• **REQUIRED ACTION 1**
Can you give again, word for word, the part of the column on Jared Kushner's innovation office that begins at the words "Jared Kushner’s 2" and stops after "clear the bases."?
• **REQUIRED ACTION 2**
Does the column on Jared Kushner's innovation office support each of these statements: (a) the new office is to be headed by Jared Kushner, (b) the government's annual information technology spending is put at $85 million, (c) Trump's three immediate predecessors hit home runs? Answer yes or no for each, quoting the deciding words.

• **TEXT SEGMENT**

########################################

Jared Kushner’s 2 big challenges for ‘OAI’

The Trump administration has stepped into the batter’s box. Now it will swing away at the fastballs, curves, sliders and off-speeds hurled at it by a 2 million strong federal bureaucracy.

President Donald Trump’s immediate three predecessors also had their at-bats.  No home runs, but they left some men on. Now the fledgling White House Office of American Innovation will try to clear the bases.

Sorry for the tortured baseball metaphor. I’m just back from my annual spring training trip to Florida, and Opening Day is next week.

Yet I think the metaphor works. This new White House office, to be headed by Jared Kushner, will have this mission, as stated in the executive order:

“The OAI will make recommendations to the President on policies and plans that improve Government operations and services, improve the quality of life for Americans now and in the future, and spur job creation.”

That part about improving government operations and services I get. The rest is a little vague, but there’s not much more to the order. But Press Secretary Sean Spicer elaborated in his daily briefing. He said Kushner would focus on the government’s annual $85 billion information technology tab — how to more effectively buy it and deploy it.

########################################

• **DATASET SECTION**
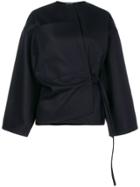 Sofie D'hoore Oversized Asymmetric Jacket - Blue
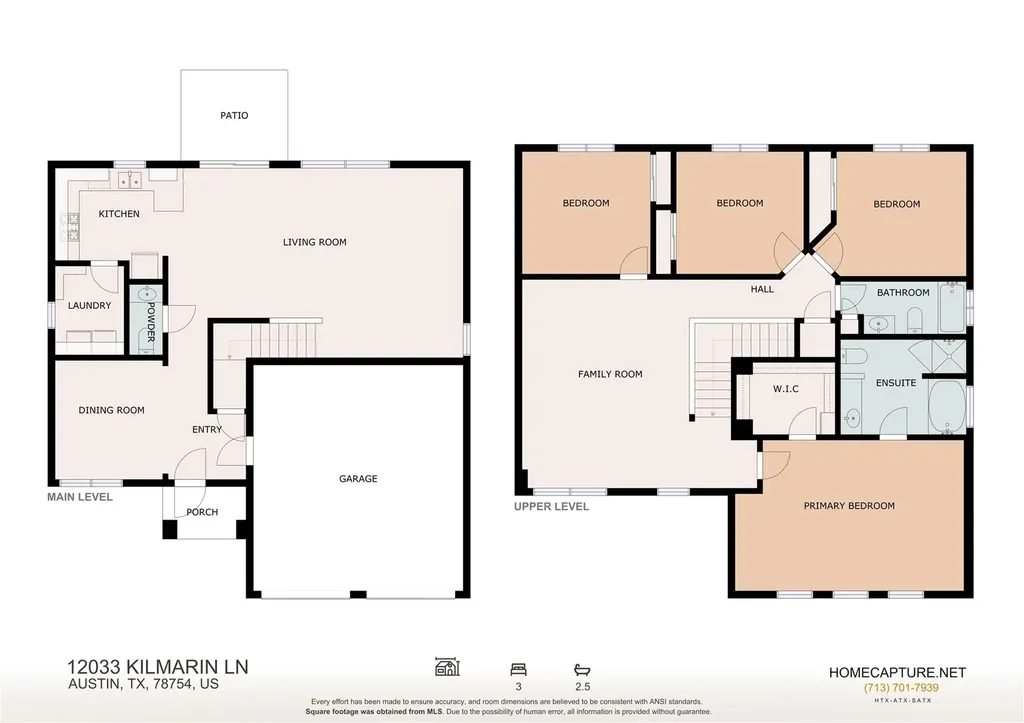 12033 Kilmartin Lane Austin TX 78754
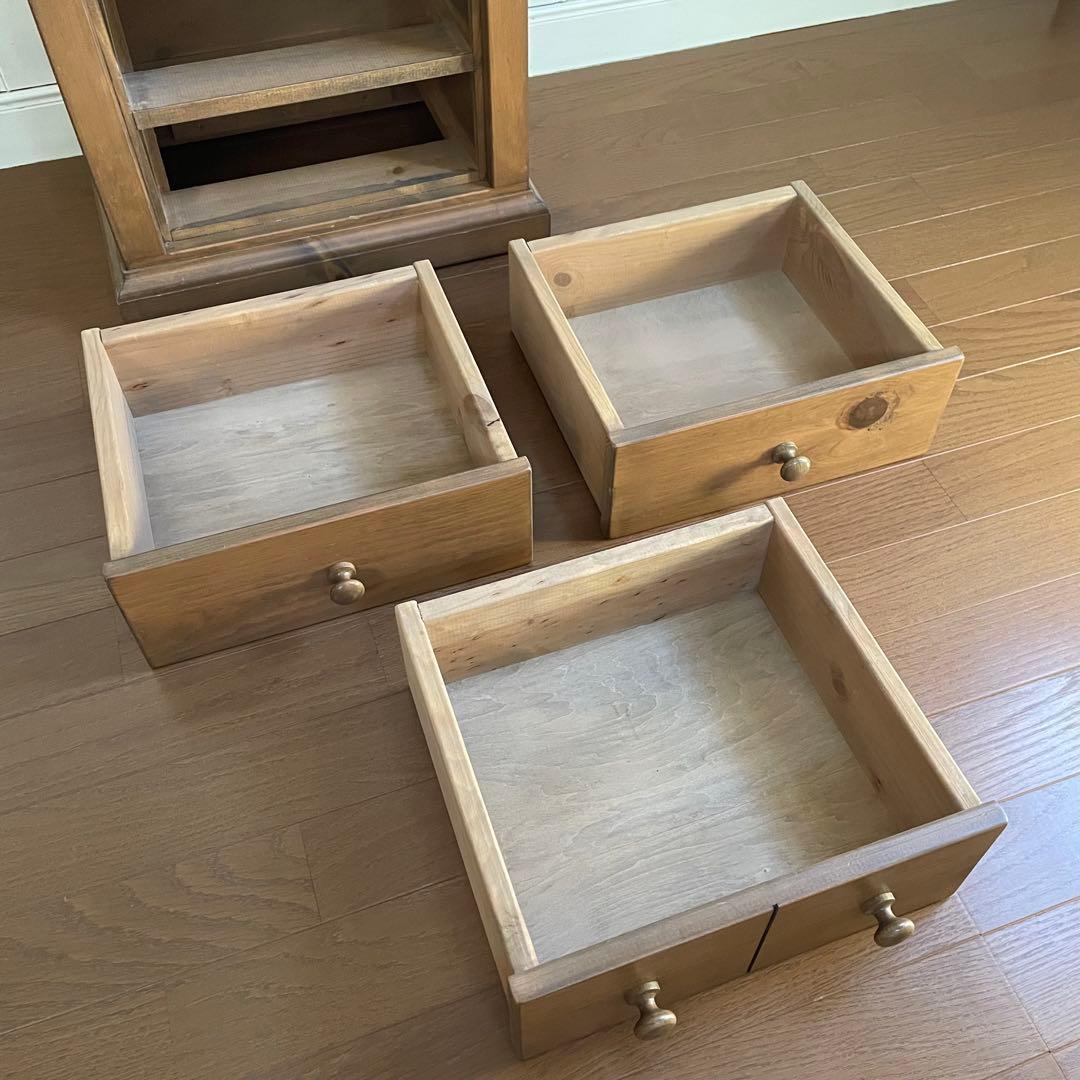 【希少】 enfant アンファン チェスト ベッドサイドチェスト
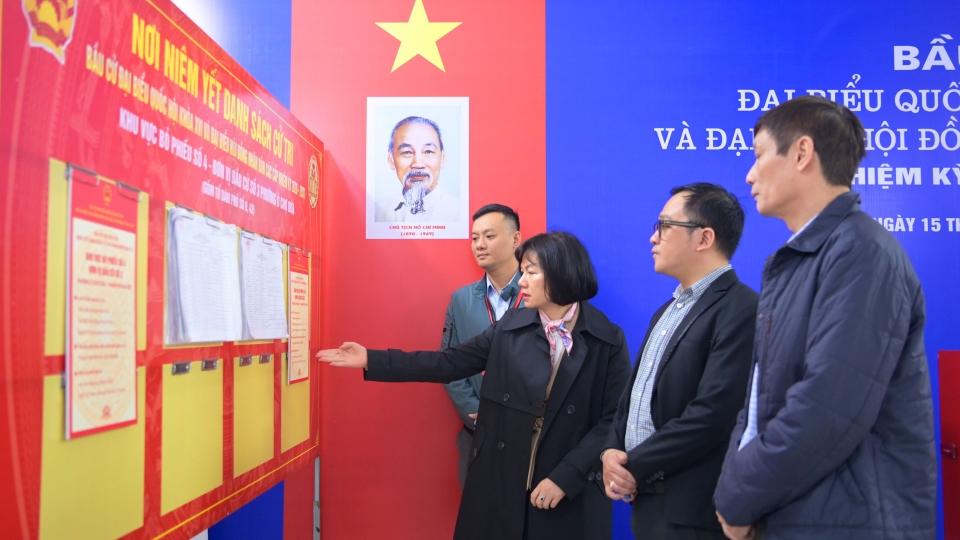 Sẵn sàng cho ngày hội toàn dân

########################################

• **ANSWER 1**
Jared Kushner’s 2 big challenges for ‘OAI’

The Trump administration has stepped into the batter’s box. Now it will swing away at the fastballs, curves, sliders and off-speeds hurled at it by a 2 million strong federal bureaucracy.

President Donald Trump’s immediate three predecessors also had their at-bats.  No home runs, but they left some men on. Now the fledgling White House Office of American Innovation will try to clear the bases.

• **ANSWER 2**
(a) Yes: "This new White House office, to be headed by Jared Kushner"
(b) No: "the government’s annual $85 billion information technology tab"
(c) No: "No home runs, but they left some men on."